Failure: those moments when life gives you lemons
—and there's no lemonade squeezer handy.
In the following quotes, these accomplished women describe the lessons they learned by failing. Each of them recognized the paradox that success requires a willingness to risk failure.
Lisa Rau is a lawyer living in Philadelphia. She was recently elected as a city judge, but dealt with a very public loss on her first try, two years earlier.
"One of the things that's great about failure is it's never as bad as you think it's going to be. You think it's going to be the end of the world, and it's really not. The people who loved you still love you. You find out who your real friends are: the people who call the next day or who treat you just the same way.

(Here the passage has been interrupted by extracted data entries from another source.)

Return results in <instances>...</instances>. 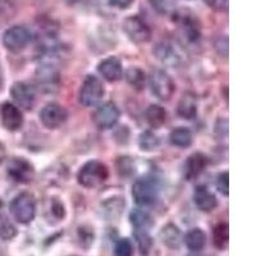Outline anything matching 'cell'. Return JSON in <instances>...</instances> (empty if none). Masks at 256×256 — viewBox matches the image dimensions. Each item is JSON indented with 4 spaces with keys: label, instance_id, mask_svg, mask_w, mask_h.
Here are the masks:
<instances>
[{
    "label": "cell",
    "instance_id": "cell-21",
    "mask_svg": "<svg viewBox=\"0 0 256 256\" xmlns=\"http://www.w3.org/2000/svg\"><path fill=\"white\" fill-rule=\"evenodd\" d=\"M184 241L186 244V248L192 252H198L205 248L206 244V236L204 230L201 228H192L187 232L186 236L184 237Z\"/></svg>",
    "mask_w": 256,
    "mask_h": 256
},
{
    "label": "cell",
    "instance_id": "cell-18",
    "mask_svg": "<svg viewBox=\"0 0 256 256\" xmlns=\"http://www.w3.org/2000/svg\"><path fill=\"white\" fill-rule=\"evenodd\" d=\"M98 70L109 82L120 81L123 76L122 64H120V59L114 58V56H109V58L100 62Z\"/></svg>",
    "mask_w": 256,
    "mask_h": 256
},
{
    "label": "cell",
    "instance_id": "cell-6",
    "mask_svg": "<svg viewBox=\"0 0 256 256\" xmlns=\"http://www.w3.org/2000/svg\"><path fill=\"white\" fill-rule=\"evenodd\" d=\"M148 86L152 92L160 100H169L174 94L176 86L172 77L164 70L155 68L148 74Z\"/></svg>",
    "mask_w": 256,
    "mask_h": 256
},
{
    "label": "cell",
    "instance_id": "cell-4",
    "mask_svg": "<svg viewBox=\"0 0 256 256\" xmlns=\"http://www.w3.org/2000/svg\"><path fill=\"white\" fill-rule=\"evenodd\" d=\"M10 212L13 218L20 224L31 223L36 216L35 198L28 192H22L16 196L10 202Z\"/></svg>",
    "mask_w": 256,
    "mask_h": 256
},
{
    "label": "cell",
    "instance_id": "cell-23",
    "mask_svg": "<svg viewBox=\"0 0 256 256\" xmlns=\"http://www.w3.org/2000/svg\"><path fill=\"white\" fill-rule=\"evenodd\" d=\"M130 222L136 230H148L154 224L152 216L148 212H146L145 210L141 209H134L130 212Z\"/></svg>",
    "mask_w": 256,
    "mask_h": 256
},
{
    "label": "cell",
    "instance_id": "cell-24",
    "mask_svg": "<svg viewBox=\"0 0 256 256\" xmlns=\"http://www.w3.org/2000/svg\"><path fill=\"white\" fill-rule=\"evenodd\" d=\"M169 142L177 148H188L192 144V134L188 128L178 127L169 134Z\"/></svg>",
    "mask_w": 256,
    "mask_h": 256
},
{
    "label": "cell",
    "instance_id": "cell-15",
    "mask_svg": "<svg viewBox=\"0 0 256 256\" xmlns=\"http://www.w3.org/2000/svg\"><path fill=\"white\" fill-rule=\"evenodd\" d=\"M155 58L160 62L162 64L166 66V67H178L180 64V56L178 50L173 46V44L168 42V41H162L155 45L154 50Z\"/></svg>",
    "mask_w": 256,
    "mask_h": 256
},
{
    "label": "cell",
    "instance_id": "cell-13",
    "mask_svg": "<svg viewBox=\"0 0 256 256\" xmlns=\"http://www.w3.org/2000/svg\"><path fill=\"white\" fill-rule=\"evenodd\" d=\"M8 176L18 184H28L34 177V166L24 158H16L6 166Z\"/></svg>",
    "mask_w": 256,
    "mask_h": 256
},
{
    "label": "cell",
    "instance_id": "cell-8",
    "mask_svg": "<svg viewBox=\"0 0 256 256\" xmlns=\"http://www.w3.org/2000/svg\"><path fill=\"white\" fill-rule=\"evenodd\" d=\"M32 40V34L26 26H16L9 27L3 34V45L6 50L13 52H18L24 50L30 41Z\"/></svg>",
    "mask_w": 256,
    "mask_h": 256
},
{
    "label": "cell",
    "instance_id": "cell-34",
    "mask_svg": "<svg viewBox=\"0 0 256 256\" xmlns=\"http://www.w3.org/2000/svg\"><path fill=\"white\" fill-rule=\"evenodd\" d=\"M116 166L120 176H131L134 172V166L131 158H120V160L116 162Z\"/></svg>",
    "mask_w": 256,
    "mask_h": 256
},
{
    "label": "cell",
    "instance_id": "cell-37",
    "mask_svg": "<svg viewBox=\"0 0 256 256\" xmlns=\"http://www.w3.org/2000/svg\"><path fill=\"white\" fill-rule=\"evenodd\" d=\"M134 0H108V4L113 8L120 9V10H126V9L131 8Z\"/></svg>",
    "mask_w": 256,
    "mask_h": 256
},
{
    "label": "cell",
    "instance_id": "cell-30",
    "mask_svg": "<svg viewBox=\"0 0 256 256\" xmlns=\"http://www.w3.org/2000/svg\"><path fill=\"white\" fill-rule=\"evenodd\" d=\"M102 208H104V212L106 216H110V218H116V216H120V212L124 208V200L122 198H108L102 204Z\"/></svg>",
    "mask_w": 256,
    "mask_h": 256
},
{
    "label": "cell",
    "instance_id": "cell-40",
    "mask_svg": "<svg viewBox=\"0 0 256 256\" xmlns=\"http://www.w3.org/2000/svg\"><path fill=\"white\" fill-rule=\"evenodd\" d=\"M190 256H198V255H190Z\"/></svg>",
    "mask_w": 256,
    "mask_h": 256
},
{
    "label": "cell",
    "instance_id": "cell-17",
    "mask_svg": "<svg viewBox=\"0 0 256 256\" xmlns=\"http://www.w3.org/2000/svg\"><path fill=\"white\" fill-rule=\"evenodd\" d=\"M159 238L164 246L170 250H178L184 244V234L173 223L166 224L159 232Z\"/></svg>",
    "mask_w": 256,
    "mask_h": 256
},
{
    "label": "cell",
    "instance_id": "cell-19",
    "mask_svg": "<svg viewBox=\"0 0 256 256\" xmlns=\"http://www.w3.org/2000/svg\"><path fill=\"white\" fill-rule=\"evenodd\" d=\"M194 201H195L198 209L204 212H212L218 205L216 195L205 186L196 187L195 194H194Z\"/></svg>",
    "mask_w": 256,
    "mask_h": 256
},
{
    "label": "cell",
    "instance_id": "cell-10",
    "mask_svg": "<svg viewBox=\"0 0 256 256\" xmlns=\"http://www.w3.org/2000/svg\"><path fill=\"white\" fill-rule=\"evenodd\" d=\"M120 112L116 104L108 102L105 104L100 105L99 108L96 109L92 116V120L95 126L99 130H109L113 128L120 120Z\"/></svg>",
    "mask_w": 256,
    "mask_h": 256
},
{
    "label": "cell",
    "instance_id": "cell-36",
    "mask_svg": "<svg viewBox=\"0 0 256 256\" xmlns=\"http://www.w3.org/2000/svg\"><path fill=\"white\" fill-rule=\"evenodd\" d=\"M52 212L56 219H63L66 216V209H64L63 202L59 201L58 198H54L52 201Z\"/></svg>",
    "mask_w": 256,
    "mask_h": 256
},
{
    "label": "cell",
    "instance_id": "cell-29",
    "mask_svg": "<svg viewBox=\"0 0 256 256\" xmlns=\"http://www.w3.org/2000/svg\"><path fill=\"white\" fill-rule=\"evenodd\" d=\"M138 145L142 152H154L159 148L160 141L156 134L152 131H145L140 134Z\"/></svg>",
    "mask_w": 256,
    "mask_h": 256
},
{
    "label": "cell",
    "instance_id": "cell-22",
    "mask_svg": "<svg viewBox=\"0 0 256 256\" xmlns=\"http://www.w3.org/2000/svg\"><path fill=\"white\" fill-rule=\"evenodd\" d=\"M146 122L152 128H160L166 122V112L158 104L150 105L145 112Z\"/></svg>",
    "mask_w": 256,
    "mask_h": 256
},
{
    "label": "cell",
    "instance_id": "cell-27",
    "mask_svg": "<svg viewBox=\"0 0 256 256\" xmlns=\"http://www.w3.org/2000/svg\"><path fill=\"white\" fill-rule=\"evenodd\" d=\"M134 240L137 242V246H138L141 256H148L152 248V238L150 237L148 230H136V232H134Z\"/></svg>",
    "mask_w": 256,
    "mask_h": 256
},
{
    "label": "cell",
    "instance_id": "cell-2",
    "mask_svg": "<svg viewBox=\"0 0 256 256\" xmlns=\"http://www.w3.org/2000/svg\"><path fill=\"white\" fill-rule=\"evenodd\" d=\"M160 194V184L158 178L152 176H145L138 180L132 186V196L137 205L150 206L155 204Z\"/></svg>",
    "mask_w": 256,
    "mask_h": 256
},
{
    "label": "cell",
    "instance_id": "cell-5",
    "mask_svg": "<svg viewBox=\"0 0 256 256\" xmlns=\"http://www.w3.org/2000/svg\"><path fill=\"white\" fill-rule=\"evenodd\" d=\"M105 90L104 84L99 78L94 74H88L84 77L78 92V100L84 106H95L102 102Z\"/></svg>",
    "mask_w": 256,
    "mask_h": 256
},
{
    "label": "cell",
    "instance_id": "cell-9",
    "mask_svg": "<svg viewBox=\"0 0 256 256\" xmlns=\"http://www.w3.org/2000/svg\"><path fill=\"white\" fill-rule=\"evenodd\" d=\"M36 81L45 92H52L59 86V72L50 60H44L36 70Z\"/></svg>",
    "mask_w": 256,
    "mask_h": 256
},
{
    "label": "cell",
    "instance_id": "cell-3",
    "mask_svg": "<svg viewBox=\"0 0 256 256\" xmlns=\"http://www.w3.org/2000/svg\"><path fill=\"white\" fill-rule=\"evenodd\" d=\"M108 166L99 160H90L88 163H84L77 174L78 184L86 188H95L100 186L108 180Z\"/></svg>",
    "mask_w": 256,
    "mask_h": 256
},
{
    "label": "cell",
    "instance_id": "cell-35",
    "mask_svg": "<svg viewBox=\"0 0 256 256\" xmlns=\"http://www.w3.org/2000/svg\"><path fill=\"white\" fill-rule=\"evenodd\" d=\"M228 178H230L228 172L220 173L216 178V187H218L219 192L224 196H228V194H230V191H228L230 190V180Z\"/></svg>",
    "mask_w": 256,
    "mask_h": 256
},
{
    "label": "cell",
    "instance_id": "cell-32",
    "mask_svg": "<svg viewBox=\"0 0 256 256\" xmlns=\"http://www.w3.org/2000/svg\"><path fill=\"white\" fill-rule=\"evenodd\" d=\"M116 256H134V244L128 238H120L114 246Z\"/></svg>",
    "mask_w": 256,
    "mask_h": 256
},
{
    "label": "cell",
    "instance_id": "cell-38",
    "mask_svg": "<svg viewBox=\"0 0 256 256\" xmlns=\"http://www.w3.org/2000/svg\"><path fill=\"white\" fill-rule=\"evenodd\" d=\"M205 3L212 9H226L227 8V0H204Z\"/></svg>",
    "mask_w": 256,
    "mask_h": 256
},
{
    "label": "cell",
    "instance_id": "cell-25",
    "mask_svg": "<svg viewBox=\"0 0 256 256\" xmlns=\"http://www.w3.org/2000/svg\"><path fill=\"white\" fill-rule=\"evenodd\" d=\"M230 241V227L227 223L216 224L212 230V242L218 250H226Z\"/></svg>",
    "mask_w": 256,
    "mask_h": 256
},
{
    "label": "cell",
    "instance_id": "cell-16",
    "mask_svg": "<svg viewBox=\"0 0 256 256\" xmlns=\"http://www.w3.org/2000/svg\"><path fill=\"white\" fill-rule=\"evenodd\" d=\"M208 166V158L201 152H195L187 158L184 166V176L187 180H192L198 178L204 172Z\"/></svg>",
    "mask_w": 256,
    "mask_h": 256
},
{
    "label": "cell",
    "instance_id": "cell-33",
    "mask_svg": "<svg viewBox=\"0 0 256 256\" xmlns=\"http://www.w3.org/2000/svg\"><path fill=\"white\" fill-rule=\"evenodd\" d=\"M78 240L81 242V246L84 248H88L94 244V230L91 228L82 227L78 228Z\"/></svg>",
    "mask_w": 256,
    "mask_h": 256
},
{
    "label": "cell",
    "instance_id": "cell-26",
    "mask_svg": "<svg viewBox=\"0 0 256 256\" xmlns=\"http://www.w3.org/2000/svg\"><path fill=\"white\" fill-rule=\"evenodd\" d=\"M145 73L138 67L128 68L127 72H126V81L136 91L144 90V88H145Z\"/></svg>",
    "mask_w": 256,
    "mask_h": 256
},
{
    "label": "cell",
    "instance_id": "cell-39",
    "mask_svg": "<svg viewBox=\"0 0 256 256\" xmlns=\"http://www.w3.org/2000/svg\"><path fill=\"white\" fill-rule=\"evenodd\" d=\"M4 84V76H3V70H2V66H0V90L3 88Z\"/></svg>",
    "mask_w": 256,
    "mask_h": 256
},
{
    "label": "cell",
    "instance_id": "cell-20",
    "mask_svg": "<svg viewBox=\"0 0 256 256\" xmlns=\"http://www.w3.org/2000/svg\"><path fill=\"white\" fill-rule=\"evenodd\" d=\"M177 113L180 118L191 120L198 116V102L194 94L186 92L182 95L177 106Z\"/></svg>",
    "mask_w": 256,
    "mask_h": 256
},
{
    "label": "cell",
    "instance_id": "cell-12",
    "mask_svg": "<svg viewBox=\"0 0 256 256\" xmlns=\"http://www.w3.org/2000/svg\"><path fill=\"white\" fill-rule=\"evenodd\" d=\"M10 96L20 108L31 110L36 102V92L26 82H16L10 88Z\"/></svg>",
    "mask_w": 256,
    "mask_h": 256
},
{
    "label": "cell",
    "instance_id": "cell-7",
    "mask_svg": "<svg viewBox=\"0 0 256 256\" xmlns=\"http://www.w3.org/2000/svg\"><path fill=\"white\" fill-rule=\"evenodd\" d=\"M122 28L127 38L134 44H145L152 38V30L138 16H130L126 18L123 20Z\"/></svg>",
    "mask_w": 256,
    "mask_h": 256
},
{
    "label": "cell",
    "instance_id": "cell-14",
    "mask_svg": "<svg viewBox=\"0 0 256 256\" xmlns=\"http://www.w3.org/2000/svg\"><path fill=\"white\" fill-rule=\"evenodd\" d=\"M0 118L2 123L8 131H18L24 126V116L22 112L12 102H4L0 106Z\"/></svg>",
    "mask_w": 256,
    "mask_h": 256
},
{
    "label": "cell",
    "instance_id": "cell-1",
    "mask_svg": "<svg viewBox=\"0 0 256 256\" xmlns=\"http://www.w3.org/2000/svg\"><path fill=\"white\" fill-rule=\"evenodd\" d=\"M172 16L173 22L177 24L184 40L188 44H196L201 38V24L196 14H194L188 9H182V10H174Z\"/></svg>",
    "mask_w": 256,
    "mask_h": 256
},
{
    "label": "cell",
    "instance_id": "cell-11",
    "mask_svg": "<svg viewBox=\"0 0 256 256\" xmlns=\"http://www.w3.org/2000/svg\"><path fill=\"white\" fill-rule=\"evenodd\" d=\"M68 118V112L56 102H49L41 109L40 120L49 130H56L63 124Z\"/></svg>",
    "mask_w": 256,
    "mask_h": 256
},
{
    "label": "cell",
    "instance_id": "cell-28",
    "mask_svg": "<svg viewBox=\"0 0 256 256\" xmlns=\"http://www.w3.org/2000/svg\"><path fill=\"white\" fill-rule=\"evenodd\" d=\"M17 234L18 230L14 227V224L0 212V238L4 241H12L13 238L17 237Z\"/></svg>",
    "mask_w": 256,
    "mask_h": 256
},
{
    "label": "cell",
    "instance_id": "cell-31",
    "mask_svg": "<svg viewBox=\"0 0 256 256\" xmlns=\"http://www.w3.org/2000/svg\"><path fill=\"white\" fill-rule=\"evenodd\" d=\"M148 4L159 14H170L174 12L176 0H148Z\"/></svg>",
    "mask_w": 256,
    "mask_h": 256
}]
</instances>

You realize that your best relationships are not about whether you win, they're about you—all of you, even the part that loses."
Carol Venezia is a well-known photographer married to her second husband, painter Michael Venezia.
"The hard part was giving up on my first marriage, acknowledging its failure. I was trying to hang on to the positive things. Certainly the message I got from my mother was, 'You don't give up.' But it was the failure of my first marriage that led to my resolve to be with someone as different and unknown as Michael—and to say, 'I'm going to make this leap. Even though it scares me, it's for good reasons.' I finally said, 'Wait a minute, I'm not going to holdback my life for a dream that hasn't worked out.'"
Terry Gross is the host and an executive producer of Fresh Air, the award-winning interview show on National Public Radio.
"I think we're shaped by failure at least as much as we're shaped by our successes. When I have guests on a show, I like to talk to them about their failures—not to show them up, but because that's part of what defines us. Sometimes it's not the cheery, upbeat lessons that really explain how a person got to be where they are; it's the things they failed at, the things they tried to do and couldn't do, the things they're still struggling to do. Even the artistic style, if you're an artist, is often based on struggling to sound like your influences and failing, and through that effort finding your own voice."